The next seven days will be tough as he will have to break bad news to six members of his group. He's already called Paul McShane, Anthony Pilkington, Jonny Hayes and Alex Pearce to tell them they won't be going to France unless there is an injury crisis.
Marc Wilson, a popular member of the group, has been ruled out by injury. He will come to Dublin tomorrow to see his team-mates and wish them all the best.
O'Neill had planned to confirm his 23 on Saturday but is thinking about waiting until after the Belarus game next Tuesday. That could give play-off players David Forde, Keiren Westwood and David Meyler a chance to make an impact at Turner's Cross and sway the manager, although that is by no means guaranteed at this stage, particularly in the goalkeeping department as both Darren Randolph and Shay Given would benefit from game-time.
The manager has told Kevin Doyle to stay in America and line out for Colorado Rapids this weekend because he was unlikely to figure against Holland on Friday, but hehas taken a different approach with Robbie Keane.
"I felt the best thing for Kevin would be play another for Colardo this weekend and then come in for the Belarus game and he agreed with it. But Robbie is the captain and his presence is needed pretty much needed immediately."
The striking department is complicated as Ipswich pair Daryl Murphy and David McGoldrick require extra fitness work.
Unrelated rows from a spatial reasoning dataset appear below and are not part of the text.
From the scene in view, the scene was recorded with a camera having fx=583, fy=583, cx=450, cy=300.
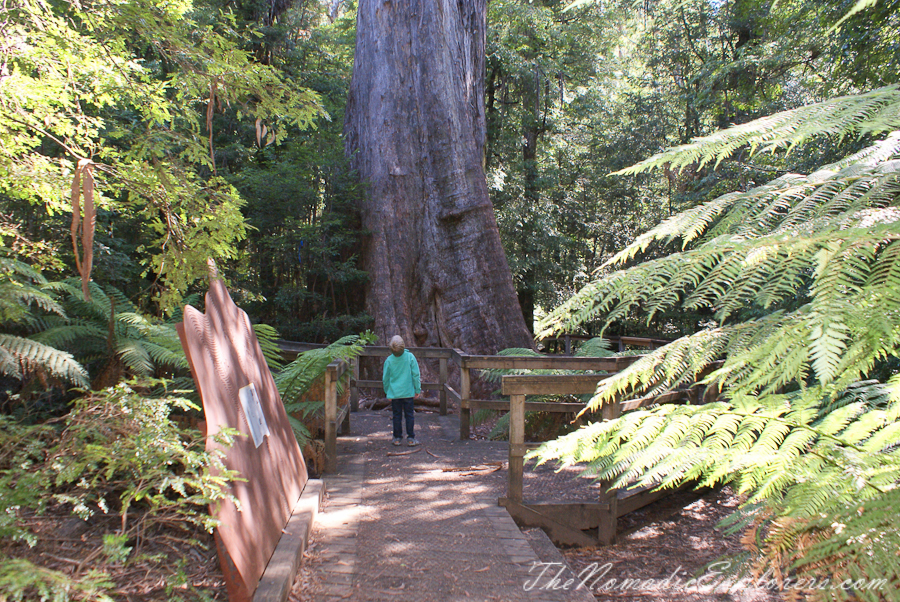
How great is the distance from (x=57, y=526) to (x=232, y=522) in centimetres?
89

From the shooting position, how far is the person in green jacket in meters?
6.85

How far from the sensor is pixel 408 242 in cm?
1162

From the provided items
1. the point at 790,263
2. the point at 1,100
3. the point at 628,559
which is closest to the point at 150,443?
the point at 1,100

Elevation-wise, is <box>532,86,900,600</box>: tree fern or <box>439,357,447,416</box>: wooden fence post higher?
<box>532,86,900,600</box>: tree fern

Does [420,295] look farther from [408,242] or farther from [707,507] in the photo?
[707,507]

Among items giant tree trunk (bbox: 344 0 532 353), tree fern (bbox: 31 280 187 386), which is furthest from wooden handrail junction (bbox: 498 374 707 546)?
giant tree trunk (bbox: 344 0 532 353)

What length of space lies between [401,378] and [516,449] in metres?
2.50

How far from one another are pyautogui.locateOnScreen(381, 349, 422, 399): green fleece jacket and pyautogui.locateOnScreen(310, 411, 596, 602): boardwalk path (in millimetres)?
695

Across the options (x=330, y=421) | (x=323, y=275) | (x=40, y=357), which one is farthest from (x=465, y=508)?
(x=323, y=275)

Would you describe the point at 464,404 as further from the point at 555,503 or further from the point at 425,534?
the point at 425,534

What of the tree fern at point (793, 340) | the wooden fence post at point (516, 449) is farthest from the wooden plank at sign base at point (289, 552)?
the tree fern at point (793, 340)

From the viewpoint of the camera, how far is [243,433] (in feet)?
10.3

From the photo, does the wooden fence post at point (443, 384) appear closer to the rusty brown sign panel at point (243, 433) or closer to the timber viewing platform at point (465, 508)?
the timber viewing platform at point (465, 508)

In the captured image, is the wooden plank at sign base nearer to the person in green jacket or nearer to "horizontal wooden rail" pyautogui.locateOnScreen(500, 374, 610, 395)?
"horizontal wooden rail" pyautogui.locateOnScreen(500, 374, 610, 395)
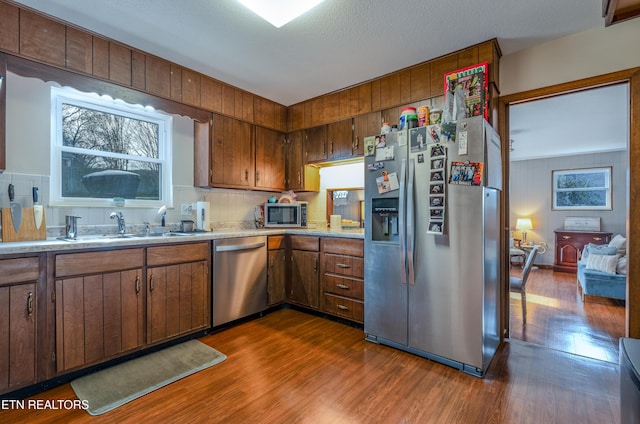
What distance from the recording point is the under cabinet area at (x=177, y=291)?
7.74 ft

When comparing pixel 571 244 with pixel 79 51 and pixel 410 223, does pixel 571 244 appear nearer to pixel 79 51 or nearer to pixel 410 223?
pixel 410 223

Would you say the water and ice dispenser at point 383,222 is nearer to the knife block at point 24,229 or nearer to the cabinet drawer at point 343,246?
the cabinet drawer at point 343,246

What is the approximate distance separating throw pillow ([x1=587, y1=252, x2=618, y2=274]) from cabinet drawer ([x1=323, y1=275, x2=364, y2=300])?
3.55 metres

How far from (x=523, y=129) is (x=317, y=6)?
13.7 feet

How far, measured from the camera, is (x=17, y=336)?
178 centimetres

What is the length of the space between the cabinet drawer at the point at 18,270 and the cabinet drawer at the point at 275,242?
187 centimetres

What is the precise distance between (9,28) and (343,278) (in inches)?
125

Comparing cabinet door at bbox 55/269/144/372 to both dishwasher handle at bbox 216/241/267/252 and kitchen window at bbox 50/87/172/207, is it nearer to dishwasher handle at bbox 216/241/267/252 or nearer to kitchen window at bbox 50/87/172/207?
dishwasher handle at bbox 216/241/267/252

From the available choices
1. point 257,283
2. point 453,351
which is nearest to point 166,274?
point 257,283

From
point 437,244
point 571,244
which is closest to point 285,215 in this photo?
point 437,244

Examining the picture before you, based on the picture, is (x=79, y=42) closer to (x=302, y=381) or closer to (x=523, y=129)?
(x=302, y=381)

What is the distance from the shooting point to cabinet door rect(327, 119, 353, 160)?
133 inches

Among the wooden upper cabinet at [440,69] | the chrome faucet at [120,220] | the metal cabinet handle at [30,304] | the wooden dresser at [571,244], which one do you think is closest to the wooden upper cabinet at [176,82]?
the chrome faucet at [120,220]

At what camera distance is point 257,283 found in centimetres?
312
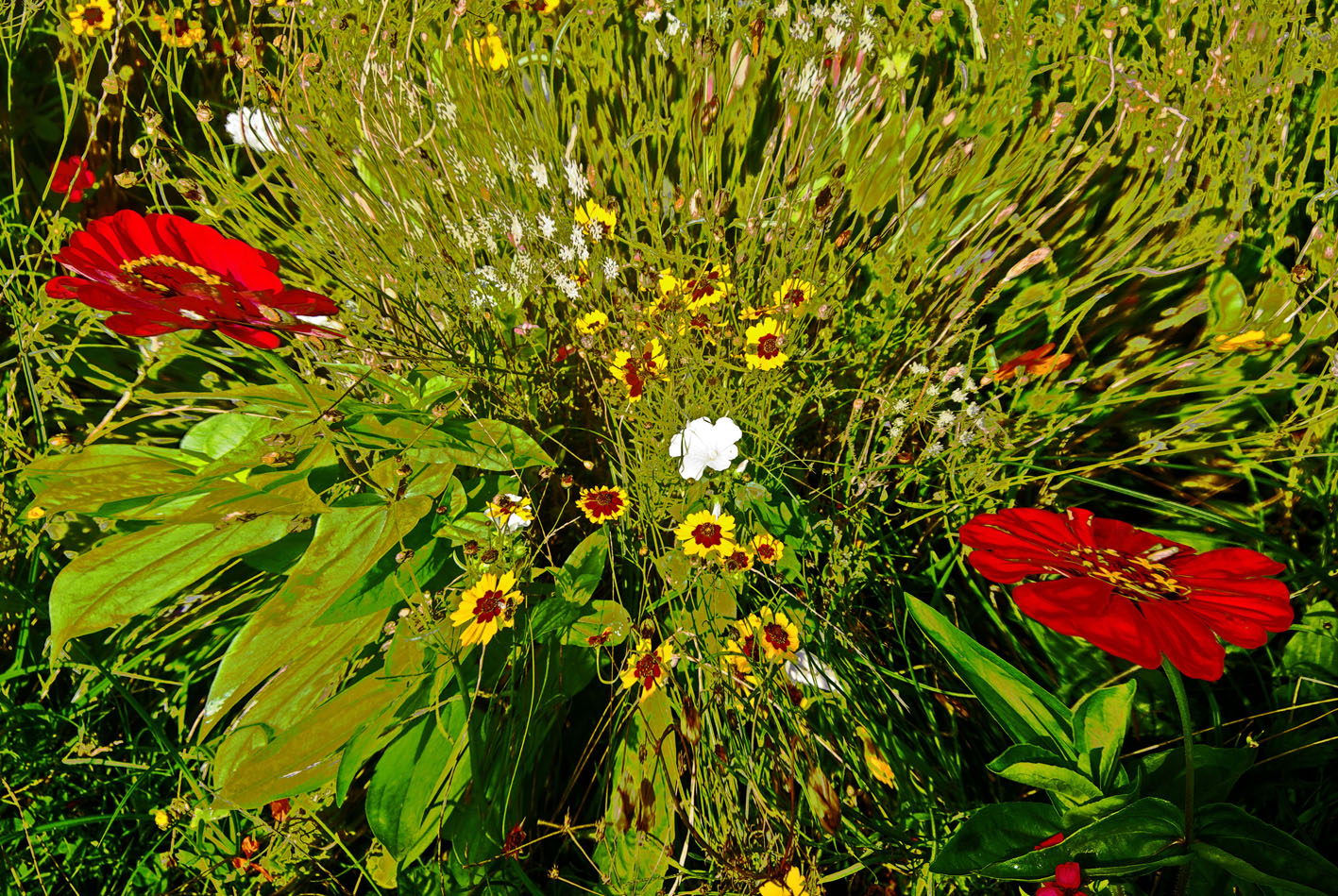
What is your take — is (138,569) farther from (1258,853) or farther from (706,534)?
(1258,853)

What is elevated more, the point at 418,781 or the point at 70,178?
the point at 70,178

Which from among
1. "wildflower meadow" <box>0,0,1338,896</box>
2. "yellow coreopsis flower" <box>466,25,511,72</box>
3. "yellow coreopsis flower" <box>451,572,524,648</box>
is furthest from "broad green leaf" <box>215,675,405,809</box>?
"yellow coreopsis flower" <box>466,25,511,72</box>

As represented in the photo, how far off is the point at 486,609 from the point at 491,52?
931 mm

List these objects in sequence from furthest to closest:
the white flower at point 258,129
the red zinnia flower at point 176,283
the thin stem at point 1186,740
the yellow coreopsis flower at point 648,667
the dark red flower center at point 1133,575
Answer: the white flower at point 258,129, the yellow coreopsis flower at point 648,667, the red zinnia flower at point 176,283, the dark red flower center at point 1133,575, the thin stem at point 1186,740

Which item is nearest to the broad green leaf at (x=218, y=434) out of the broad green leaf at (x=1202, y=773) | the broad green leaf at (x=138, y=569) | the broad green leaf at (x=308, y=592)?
the broad green leaf at (x=138, y=569)

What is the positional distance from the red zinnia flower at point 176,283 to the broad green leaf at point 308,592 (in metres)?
0.20

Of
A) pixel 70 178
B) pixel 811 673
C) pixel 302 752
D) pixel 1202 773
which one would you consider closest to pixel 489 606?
pixel 302 752

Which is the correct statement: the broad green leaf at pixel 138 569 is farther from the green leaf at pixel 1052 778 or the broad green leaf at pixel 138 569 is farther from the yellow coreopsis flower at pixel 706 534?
the green leaf at pixel 1052 778

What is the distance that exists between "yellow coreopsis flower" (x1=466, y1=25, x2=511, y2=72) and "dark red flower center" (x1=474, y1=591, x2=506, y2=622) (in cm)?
82

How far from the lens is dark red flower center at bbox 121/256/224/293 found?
70 cm

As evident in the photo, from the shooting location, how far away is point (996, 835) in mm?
496

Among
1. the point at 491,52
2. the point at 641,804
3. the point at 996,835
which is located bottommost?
the point at 641,804

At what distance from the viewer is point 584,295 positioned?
994mm

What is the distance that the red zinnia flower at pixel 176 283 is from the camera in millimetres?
616
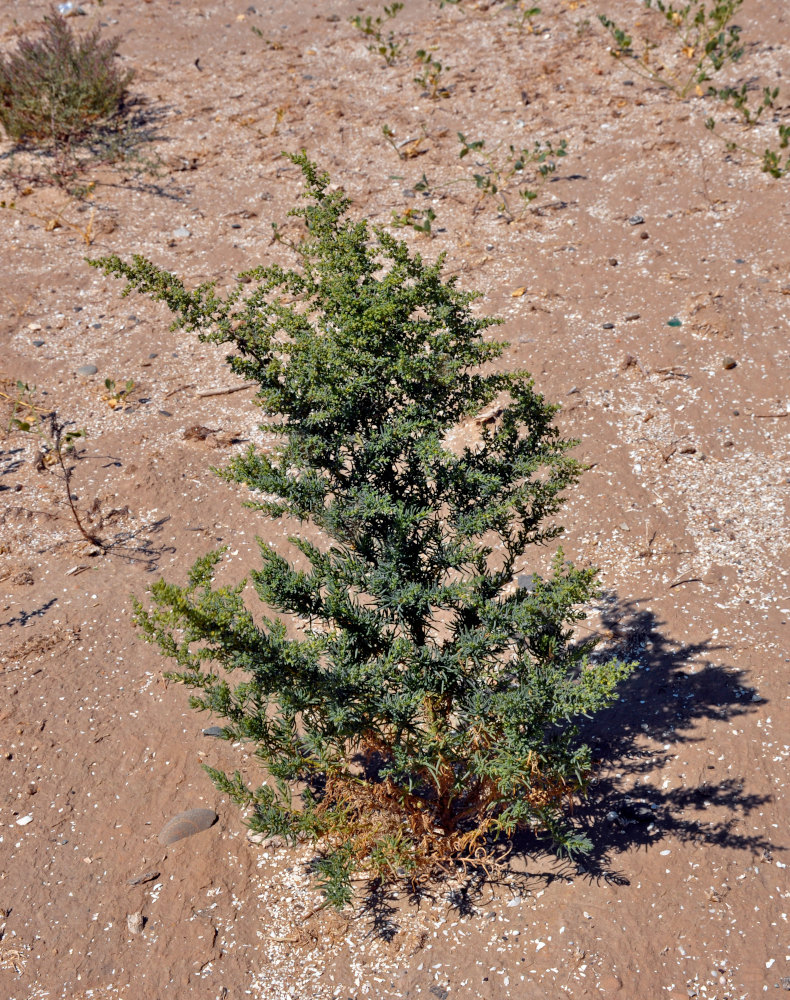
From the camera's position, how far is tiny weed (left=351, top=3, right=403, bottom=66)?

Shane Long, Jon Walters and Keane should travel and there might only be one more place up for grabs depending on how O'Neill views the crowded midfield picture.
Defensively, Wilson's misfortune has opened the door for Blackburn's Shane Duffy to go as the fourth centre-half behind John O'Shea, Richard Keogh and Ciaran Clark.
"Young Duffy has come to the fore and done really fine and has a chance over the coming days to try and stake a claim," said O'Neill.
Harry Arter is present and the Holland match will be very important for the Bournemouth regular. He will win his second cap in that fixture, although he's by no means a certain starter.
A thigh complaint could rule out James McCarthy from Friday's fixture. The early indications from scans have provided no fears about the Euros, although O'Neill refused to tempt fate by confidently declaring as much.
"I like Harry as a player and I think he can give us something," he stressed. "He got back in at the back end of the season and I will have a look at it.
"Friday might be an opportunity. If he doesn't start he will get some time on the field. And if it means that there is pressure on certain players to do well, well if it is coming down to this late hour, then they just have to live with that pressure."
Aiden McGeady appears to be safe even though he has fallen so badly out of favour at loan club Sheffield Wednesday that he is here this week instead of preparing for the play-off final. O'Neill has always kept faith in the Glaswegian.
"I would be really surprised if Aiden is having a tete a tete with a manager who hasn't picked him," he joked, with a knowing grin. "Now that he is here we may as well get some work out of him."
That message extends to the rest of the group that is short of match practice. Today's training session in the Aviva Stadium is open to the public, but it won't be an exhibition for them as they knuckle down with their eyes on the prize.